請求項1に記載の発明によれば、エアミックスダンパだけではなく切替ダンパが設けられていることにより、冷風と温風とを合流させる必要がない場合に各々圧力損失の少ない流路をとることができる。したがって、最大冷暖房時に風量を落とすことなく、効率のよい運転を行うことができる。また、冷房時に冷風通路と温風通路とを分離させることができるため、冷風の再熱が防止されて効率を向上させることができる。さらに、切替ダンパが温風通路と冷風通路とを合流させない非合流位置にある場合には、切替ダンパが仕切り壁となって冷風がヒータコアによって再熱されることが防止される。切替ダンパが温風通路と冷風通路とを合流させる位置にある場合には、切替ダンパの冷風通路側端部は前記冷風通路中に位置することにより、流路を狭め、冷風と温風とを混合しやすくし、温調性能を向上させることができる。
請求項2に記載の発明によれば、エアミックスダンパによって温風通路と冷風通路とを閉塞可能であるとともに、フットモードおよびデフロストモード時において冷風通路をわずかに開とすることで、冷風通路にはヒータコアを通過しなかった冷風を供給することができる。したがって、乗員の顔の火照りを抑えることができ、快適な環境を得ることができる。
請求項3に記載の発明によれば、切替ダンパで冷風通路と温風通路とを仕切れば、冷風通路を通る冷風はフェース吹出口に滑らかな動線にて直接到達し、温風通路を通る温風はデフロスト吹出口およびフット吹出口に滑らかな動線にて直接到達する。したがって圧力損失を抑えることができる。
請求項4に記載の発明によれば、フット吹出口からはフェース吹出口から吹き出される空調空気より高い温度の空調空気を吹き出すことができる。

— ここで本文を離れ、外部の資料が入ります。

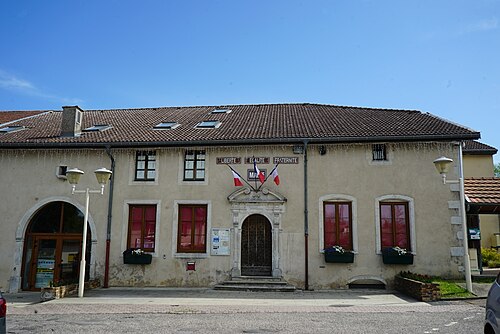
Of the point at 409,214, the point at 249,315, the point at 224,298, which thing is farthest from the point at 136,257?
the point at 409,214

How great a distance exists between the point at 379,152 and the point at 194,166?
6.34 metres

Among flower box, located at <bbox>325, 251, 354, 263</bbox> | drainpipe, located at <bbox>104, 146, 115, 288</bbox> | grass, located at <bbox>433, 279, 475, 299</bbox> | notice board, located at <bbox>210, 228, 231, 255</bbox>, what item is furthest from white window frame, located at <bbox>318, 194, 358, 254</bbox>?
drainpipe, located at <bbox>104, 146, 115, 288</bbox>

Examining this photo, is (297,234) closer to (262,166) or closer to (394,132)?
(262,166)

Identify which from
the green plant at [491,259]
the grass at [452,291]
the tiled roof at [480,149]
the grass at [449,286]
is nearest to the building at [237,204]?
the grass at [449,286]

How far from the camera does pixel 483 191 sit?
14.7 meters

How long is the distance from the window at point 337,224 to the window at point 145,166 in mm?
6118

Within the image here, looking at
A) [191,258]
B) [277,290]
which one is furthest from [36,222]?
[277,290]

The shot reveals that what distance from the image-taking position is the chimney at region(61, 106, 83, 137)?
54.4ft

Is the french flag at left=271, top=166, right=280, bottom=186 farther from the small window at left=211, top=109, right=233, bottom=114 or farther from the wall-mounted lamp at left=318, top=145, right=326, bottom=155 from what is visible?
the small window at left=211, top=109, right=233, bottom=114

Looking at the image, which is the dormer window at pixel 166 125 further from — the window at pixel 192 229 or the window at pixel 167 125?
the window at pixel 192 229

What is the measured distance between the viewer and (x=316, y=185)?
14.6 m

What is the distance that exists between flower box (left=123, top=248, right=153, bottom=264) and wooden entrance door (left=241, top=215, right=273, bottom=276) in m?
3.16

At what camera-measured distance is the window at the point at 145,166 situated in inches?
607

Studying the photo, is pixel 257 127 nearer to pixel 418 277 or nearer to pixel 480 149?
pixel 418 277
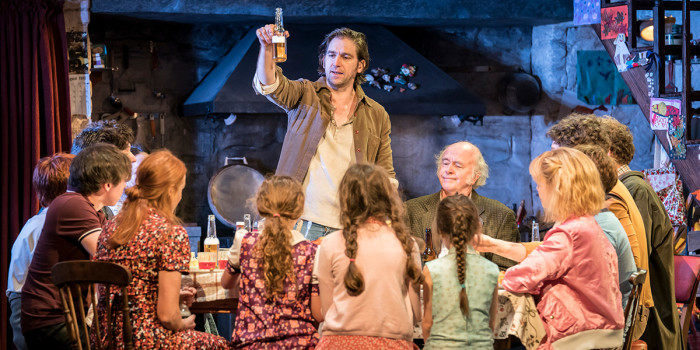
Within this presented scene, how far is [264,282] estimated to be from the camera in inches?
103

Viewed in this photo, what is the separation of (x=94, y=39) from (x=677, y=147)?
4801mm

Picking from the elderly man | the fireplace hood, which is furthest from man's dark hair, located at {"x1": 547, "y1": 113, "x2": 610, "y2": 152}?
the fireplace hood

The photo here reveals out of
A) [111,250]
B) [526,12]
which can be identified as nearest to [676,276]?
[111,250]

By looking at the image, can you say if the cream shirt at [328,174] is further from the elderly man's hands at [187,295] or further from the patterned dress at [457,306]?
the patterned dress at [457,306]

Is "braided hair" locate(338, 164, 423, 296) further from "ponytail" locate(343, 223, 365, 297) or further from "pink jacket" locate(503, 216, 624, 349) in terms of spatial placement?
"pink jacket" locate(503, 216, 624, 349)

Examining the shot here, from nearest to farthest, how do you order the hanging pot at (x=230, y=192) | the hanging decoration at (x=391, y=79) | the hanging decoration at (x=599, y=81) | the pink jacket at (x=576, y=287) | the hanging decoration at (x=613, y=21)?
the pink jacket at (x=576, y=287) → the hanging decoration at (x=613, y=21) → the hanging pot at (x=230, y=192) → the hanging decoration at (x=391, y=79) → the hanging decoration at (x=599, y=81)

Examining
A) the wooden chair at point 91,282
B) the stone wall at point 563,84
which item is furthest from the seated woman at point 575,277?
the stone wall at point 563,84

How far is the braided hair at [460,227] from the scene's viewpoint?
2.63 metres

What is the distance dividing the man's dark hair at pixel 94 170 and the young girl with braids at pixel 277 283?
0.71 m

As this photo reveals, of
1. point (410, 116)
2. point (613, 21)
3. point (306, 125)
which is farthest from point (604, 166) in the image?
point (410, 116)

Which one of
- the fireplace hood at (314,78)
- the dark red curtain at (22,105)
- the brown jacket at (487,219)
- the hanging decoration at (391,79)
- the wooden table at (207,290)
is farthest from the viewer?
the hanging decoration at (391,79)

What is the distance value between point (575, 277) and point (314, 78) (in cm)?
394

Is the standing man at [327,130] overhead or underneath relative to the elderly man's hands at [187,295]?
overhead

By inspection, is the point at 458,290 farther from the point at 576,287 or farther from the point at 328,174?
the point at 328,174
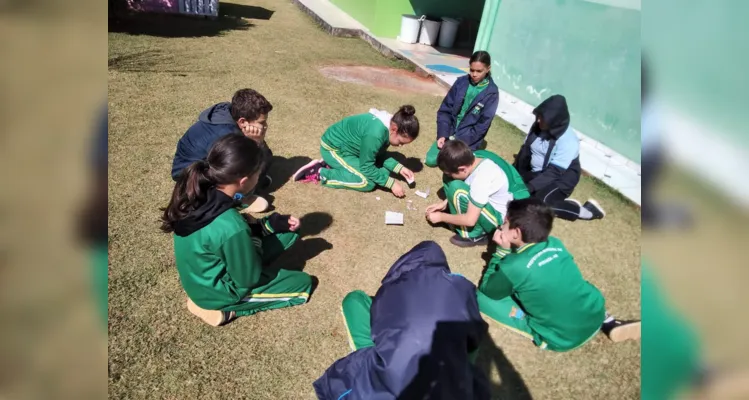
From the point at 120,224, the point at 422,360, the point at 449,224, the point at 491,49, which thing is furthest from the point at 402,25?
the point at 422,360

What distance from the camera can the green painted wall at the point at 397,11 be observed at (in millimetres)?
13039

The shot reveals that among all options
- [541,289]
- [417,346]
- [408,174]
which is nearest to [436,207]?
[408,174]

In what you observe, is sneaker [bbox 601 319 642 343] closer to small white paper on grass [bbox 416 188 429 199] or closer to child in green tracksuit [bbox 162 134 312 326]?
small white paper on grass [bbox 416 188 429 199]

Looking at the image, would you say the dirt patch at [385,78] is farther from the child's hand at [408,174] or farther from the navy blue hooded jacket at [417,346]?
the navy blue hooded jacket at [417,346]

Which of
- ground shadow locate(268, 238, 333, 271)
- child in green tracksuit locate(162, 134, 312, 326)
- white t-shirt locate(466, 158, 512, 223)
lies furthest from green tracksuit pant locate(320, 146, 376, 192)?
child in green tracksuit locate(162, 134, 312, 326)

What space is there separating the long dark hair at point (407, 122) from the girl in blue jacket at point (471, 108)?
1049mm

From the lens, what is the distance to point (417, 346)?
7.12ft

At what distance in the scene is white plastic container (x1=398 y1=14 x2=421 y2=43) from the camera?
12.7 metres

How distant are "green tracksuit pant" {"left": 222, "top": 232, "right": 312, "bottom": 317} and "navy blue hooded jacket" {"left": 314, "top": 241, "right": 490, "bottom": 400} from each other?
2.74 ft

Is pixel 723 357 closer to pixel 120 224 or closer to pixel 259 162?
pixel 259 162

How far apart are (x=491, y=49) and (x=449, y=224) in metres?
6.18

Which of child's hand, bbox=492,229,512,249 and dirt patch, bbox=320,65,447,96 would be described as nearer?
child's hand, bbox=492,229,512,249

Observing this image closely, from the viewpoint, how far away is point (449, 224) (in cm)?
477

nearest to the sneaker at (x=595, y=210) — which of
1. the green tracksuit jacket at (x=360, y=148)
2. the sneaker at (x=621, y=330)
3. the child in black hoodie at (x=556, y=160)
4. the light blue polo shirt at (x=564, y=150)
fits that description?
the child in black hoodie at (x=556, y=160)
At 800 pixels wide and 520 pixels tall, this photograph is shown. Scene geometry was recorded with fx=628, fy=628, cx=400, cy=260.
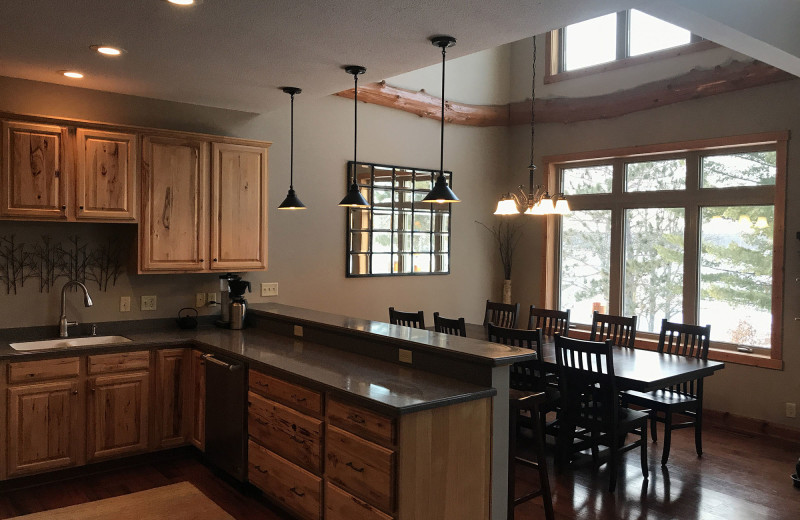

請求項5に記載の発明によれば、仕切板の長さを変えることにより、分配ダンパによってフェース吹出口と温風通路に導かれる空気の温度幅を変えることができる。
請求項6に記載の発明によれば、フェースダンパによって冷風通路の前記温風通路側を流れてきた空気の一部を前記温風通路側に分配することができる。
【図面の簡単な説明】
【図1】 本発明の一実施形態として示した空気調和ユニットの側断面図である。
【図2】 同空気調和ユニットにおいてフェースモードとした場合の各ダンパ位置と空気の流れを示した側断面図である。
【図3】 同空気調和ユニットにおいて最大冷房のフェースモードとした場合の各ダンパ位置と空気の流れを示した側断面図である。
【図4】 同空気調和ユニットにおいてデフロストモードとした場合の各ダンパ位置と空気の流れを示した側断面図である。
【図5】 同空気調和ユニットにおいて、デフロストモードとした場合の各ダンパ位置と空気の流れを示した側断面図であり、フェース吹出口から若干の冷風を吹き出す場合である。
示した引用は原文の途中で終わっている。